Am 22. März hatten die Schüler*innen der Klasse FSE22 des OSZ Dahme-Spreewald die Gelegenheit mit querstadtein e. V. (www.querstadtein.org), unter der Leitung von Thomas, eine Tour durch den Bezirk Charlottenburg zu machen. Begleitet wurden sie von der Lehrkraft Karsten Milow und der Schulsozialarbeiterin Katharina Jänsch. Ziel der Exkursion war es, sich mit dem Thema Obdachlosigkeit in Deutschland auseinanderzusetzen und einen Einblick darüber zu bekommen, was es eigentlich bedeutet auf der Straße zu leben.
Ein Leben, welches herausfordernd und mit zahlreichen Schwierigkeiten verbunden ist. Ein Leben, welches sich durch den Mangel an Unterkunft, Nahrung, sauberem Wasser und sanitären Einrichtungen auszeichnet – alltägliche Grundbedürfnisse also nicht gestillt werden können. Ein Leben, welches von gesundheitlichen Problemen, sozialer Isolation, psychischem Stress, Stigmatisierung, Sucht- und Gewalterfahrungen geprägt ist.
Thomas, ursprünglich aus Bayern stammend, ist staatlich geprüfter Wirtschaftler und Ausbilder. Ihm wurde seine Wohnung seitens Vermieter gekündigt, was ihn letztendlich auch in die Obdachlosigkeit getrieben hat. Laut Thomas Aussage gibt es in Berlin rund 60.000 obdach- und wohnungslose Menschen, ca. 20.000 davon sind obdachlos und 25% davon sind Frauen. Die offiziellen Zahlen seien allerdings eher niedriger und er geht von einer hohen Dunkelziffer aus.

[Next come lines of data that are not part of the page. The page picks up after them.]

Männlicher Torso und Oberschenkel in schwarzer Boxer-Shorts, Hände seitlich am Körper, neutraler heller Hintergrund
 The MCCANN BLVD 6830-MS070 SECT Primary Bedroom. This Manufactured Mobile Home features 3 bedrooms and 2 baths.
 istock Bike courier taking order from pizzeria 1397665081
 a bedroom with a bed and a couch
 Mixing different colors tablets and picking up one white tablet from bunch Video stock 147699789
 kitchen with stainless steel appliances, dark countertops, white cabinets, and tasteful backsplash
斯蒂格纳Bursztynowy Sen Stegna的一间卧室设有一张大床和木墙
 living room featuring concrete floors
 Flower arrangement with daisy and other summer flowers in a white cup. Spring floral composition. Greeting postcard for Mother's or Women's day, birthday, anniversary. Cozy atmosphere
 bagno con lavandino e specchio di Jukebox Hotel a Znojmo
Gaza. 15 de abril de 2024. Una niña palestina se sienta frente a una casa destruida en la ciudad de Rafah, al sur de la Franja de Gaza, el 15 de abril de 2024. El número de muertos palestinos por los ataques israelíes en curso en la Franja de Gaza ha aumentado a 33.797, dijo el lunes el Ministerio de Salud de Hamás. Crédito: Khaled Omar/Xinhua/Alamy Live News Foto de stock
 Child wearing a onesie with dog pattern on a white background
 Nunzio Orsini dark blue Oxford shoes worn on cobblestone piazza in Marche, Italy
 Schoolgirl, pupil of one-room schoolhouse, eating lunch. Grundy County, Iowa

Durch Thomas, der selbst einige Jahre zunächst als Wohnungsloser und dann auf der Straße gelebt hat, konnten die Schüler*innen erfahren, was es bedeutet obdachlos zu sein, gewisse Sicherheiten und auch eigentlich selbstverständliche Dinge im Leben nicht zu haben. Für ein bisschen Bares Flaschen sammeln zu müssen, um sich beim nächsten Discounter wenigstens zwei Brötchen und etwas Aufschnitt kaufen zu können. Den Versuchungen von Alkohol und Drogen zu widerstehen, denen, laut Aussagen von Thomas, sehr viele Obdachlose verfallen.
In Teilen der Gesellschaft hält sich hartnäckig die Meinung, dass sich Obdachlose ihr Leben ausgesucht haben und auch so leben wollen. Thomas verneint das vehement. Er kennt einige Obdachlose, die zurück in eine eigene Wohnung gefunden haben und ihr Glück kaum fassen konnten. Durch die Angst alles wieder zu verlieren und durch andere Umstände, kam es bei dem einen oder der anderen dann wirklich so, dass sie erneut in die Obdachlosigkeit gerutscht sind.
Thomas hat nie aufgegeben daran zu glauben, dass Menschen Empathie empfinden können und ist in seiner Phase der Obdachlosigkeit auch immer wieder an Mitmenschen geraten, die dazu fähig waren. So auch die Schüler*innen der Klasse FSE22, die im Vorfeld belegte Brötchen gemacht haben und Obst zur Exkursion mitbrachten, um jedem Obdachlosen, der ihnen begegnet, etwas in die Hand geben zu können.
Laut dem Bericht aus 2022 über die Obdach- und Wohnungslosigkeit vom Bundesministerium für Arbeit und Soziales, sind derzeit 262.600 Menschen in Deutschland wohnungslos und 38.500 Menschen leben tatsächlich auf der Straße (vgl. Erstmals belastbare Zahlen über Wohnungslosigkeit in Deutschland - BMAS). Die Schere zwischen Armut und Reichtum wird in Deutschland immer größer, dieses Phänomen wurde jüngst auch vom Europarat stark kritisiert. Somit ist es umso wichtiger, auf das Thema Obdachlosigkeit aufmerksam zu machen und zu sensibilisieren.